→ **INSTRUCTIONS TO FOLLOW**:
Your response should be every line from the entries that includes the string "measured".

[Opening GIVEN RECORDS section]

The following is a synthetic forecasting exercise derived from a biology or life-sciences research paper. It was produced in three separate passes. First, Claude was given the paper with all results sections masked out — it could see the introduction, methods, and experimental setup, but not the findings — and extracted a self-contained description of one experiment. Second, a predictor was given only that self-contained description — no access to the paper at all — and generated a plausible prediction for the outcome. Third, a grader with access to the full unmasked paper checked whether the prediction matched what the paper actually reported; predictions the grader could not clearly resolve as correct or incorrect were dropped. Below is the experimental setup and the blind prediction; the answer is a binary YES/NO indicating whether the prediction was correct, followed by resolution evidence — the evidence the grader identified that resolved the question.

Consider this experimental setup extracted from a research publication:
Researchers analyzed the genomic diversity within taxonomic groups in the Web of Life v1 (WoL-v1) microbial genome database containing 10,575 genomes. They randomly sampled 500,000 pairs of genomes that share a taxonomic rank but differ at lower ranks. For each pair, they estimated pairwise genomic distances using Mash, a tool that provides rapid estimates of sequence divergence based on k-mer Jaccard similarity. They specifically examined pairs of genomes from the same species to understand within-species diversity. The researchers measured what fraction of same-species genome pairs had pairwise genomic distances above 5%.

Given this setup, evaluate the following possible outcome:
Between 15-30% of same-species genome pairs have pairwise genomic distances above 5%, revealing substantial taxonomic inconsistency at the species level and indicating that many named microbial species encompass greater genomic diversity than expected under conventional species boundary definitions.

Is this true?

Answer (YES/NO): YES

[Closing GIVEN RECORDS section]
[Opening GIVEN RECORDS section]

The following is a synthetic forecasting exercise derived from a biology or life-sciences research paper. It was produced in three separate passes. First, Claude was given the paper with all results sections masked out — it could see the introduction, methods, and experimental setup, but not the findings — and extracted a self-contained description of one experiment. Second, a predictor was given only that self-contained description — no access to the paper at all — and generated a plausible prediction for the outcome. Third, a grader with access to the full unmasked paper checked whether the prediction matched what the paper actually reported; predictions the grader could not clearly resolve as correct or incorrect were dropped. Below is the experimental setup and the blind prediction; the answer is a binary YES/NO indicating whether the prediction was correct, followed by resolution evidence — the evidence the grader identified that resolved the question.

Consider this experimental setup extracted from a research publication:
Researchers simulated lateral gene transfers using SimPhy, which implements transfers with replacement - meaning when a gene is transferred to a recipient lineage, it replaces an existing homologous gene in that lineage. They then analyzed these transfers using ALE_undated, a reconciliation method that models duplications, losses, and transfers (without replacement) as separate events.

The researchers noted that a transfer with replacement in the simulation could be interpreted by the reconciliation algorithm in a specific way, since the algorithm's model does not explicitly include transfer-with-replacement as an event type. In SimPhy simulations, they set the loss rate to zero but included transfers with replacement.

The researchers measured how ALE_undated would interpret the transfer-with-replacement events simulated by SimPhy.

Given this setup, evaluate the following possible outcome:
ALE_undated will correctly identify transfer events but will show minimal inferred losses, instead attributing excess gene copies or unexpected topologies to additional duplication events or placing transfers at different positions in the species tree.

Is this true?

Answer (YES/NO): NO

[Closing GIVEN RECORDS section]

→ **ANSWER TO THE EXERCISE**:
Researchers analyzed the genomic diversity within taxonomic groups in the Web of Life v1 (WoL-v1) microbial genome database containing 10,575 genomes. They randomly sampled 500,000 pairs of genomes that share a taxonomic rank but differ at lower ranks. For each pair, they estimated pairwise genomic distances using Mash, a tool that provides rapid estimates of sequence divergence based on k-mer Jaccard similarity. They specifically examined pairs of genomes from the same species to understand within-species diversity. The researchers measured what fraction of same-species genome pairs had pairwise genomic distances above 5%.
The researchers measured how ALE_undated would interpret the transfer-with-replacement events simulated by SimPhy.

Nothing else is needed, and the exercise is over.